Subtitled "A Tale of Deceit, Design & Temerity," this article is an excellent overview of the history of asbestos litigation in the United States. It is written by attorney Christopher Placitella and is well-referenced.
The article is broken up into sections with titles such as "New Jersey Asbestos Lawsuit Filed", "Physician Dedicates Life to Asbestos Diseases", and "Asbestos Victims, Lawyers Blamed for Bankruptcies".
In 1981, Johns Manville is the first to implement a new strategy for avoiding claims by filing for Chapter 11 bankruptcy protection. The Johns Manville bankruptcy plan establishes a Trust to pay for claims filed by asbestos-exposed people who develop disease. The Trust is segregated from the rest of the company. The company goes on doing business as usual while being shielded from all future asbestos liabilities.

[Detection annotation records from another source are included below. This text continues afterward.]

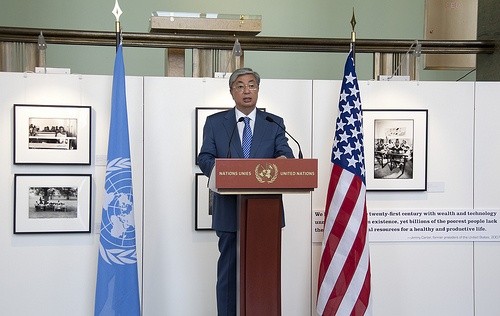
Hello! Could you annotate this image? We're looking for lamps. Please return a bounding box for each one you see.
[222,37,243,78]
[36,32,48,73]
[388,38,423,80]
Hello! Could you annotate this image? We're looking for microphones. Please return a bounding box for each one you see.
[227,117,245,158]
[266,117,304,159]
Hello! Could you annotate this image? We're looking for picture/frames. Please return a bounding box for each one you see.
[195,173,214,231]
[13,174,93,235]
[360,107,430,193]
[12,104,92,166]
[195,107,266,167]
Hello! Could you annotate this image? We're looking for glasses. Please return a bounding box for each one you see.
[230,82,259,91]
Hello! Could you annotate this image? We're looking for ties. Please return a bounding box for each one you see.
[242,117,253,159]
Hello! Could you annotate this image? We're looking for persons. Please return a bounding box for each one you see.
[377,138,412,168]
[29,124,68,144]
[198,67,295,316]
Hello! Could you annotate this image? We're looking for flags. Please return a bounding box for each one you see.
[94,38,140,316]
[317,47,371,316]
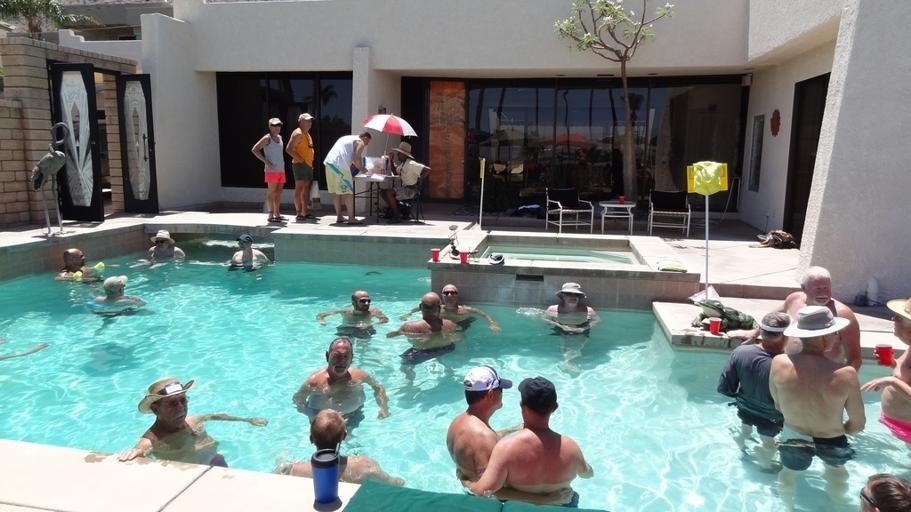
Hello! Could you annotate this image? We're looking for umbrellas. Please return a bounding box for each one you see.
[362,112,419,157]
[537,133,574,163]
[479,128,533,164]
[559,133,601,163]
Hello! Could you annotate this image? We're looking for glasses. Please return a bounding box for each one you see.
[360,299,370,303]
[168,395,188,406]
[443,291,455,295]
[155,240,169,244]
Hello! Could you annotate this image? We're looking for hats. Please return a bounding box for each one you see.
[758,311,793,332]
[103,275,128,292]
[518,376,557,407]
[555,282,585,300]
[783,305,850,338]
[268,118,283,126]
[236,234,253,243]
[138,376,194,413]
[299,113,314,120]
[464,365,512,392]
[886,297,911,320]
[150,230,175,245]
[392,142,415,159]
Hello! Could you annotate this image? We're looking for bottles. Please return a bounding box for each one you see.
[866,276,880,306]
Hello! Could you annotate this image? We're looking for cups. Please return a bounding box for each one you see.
[461,252,468,263]
[874,344,894,366]
[620,196,625,204]
[431,248,441,262]
[709,317,723,336]
[856,295,866,306]
[310,449,343,503]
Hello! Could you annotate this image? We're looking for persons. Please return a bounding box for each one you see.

Unfortunately, as time goes on, it becomes clear that the amount of money needed to pay claims estimated in the bankruptcy process is inadequate, and that the workers will not be as fully compensated as they thought they would be.
As part of the bankruptcy process, the Trustee for the now Johns Manville Trust turns over to the plaintiffs' attorneys all of the documents previously in Manville's possession for their examination. Many of these documents have never been produced and their very existence has been denied, including the records of the lawsuit filed by Mr. LeGrande, more than 20 years earlier.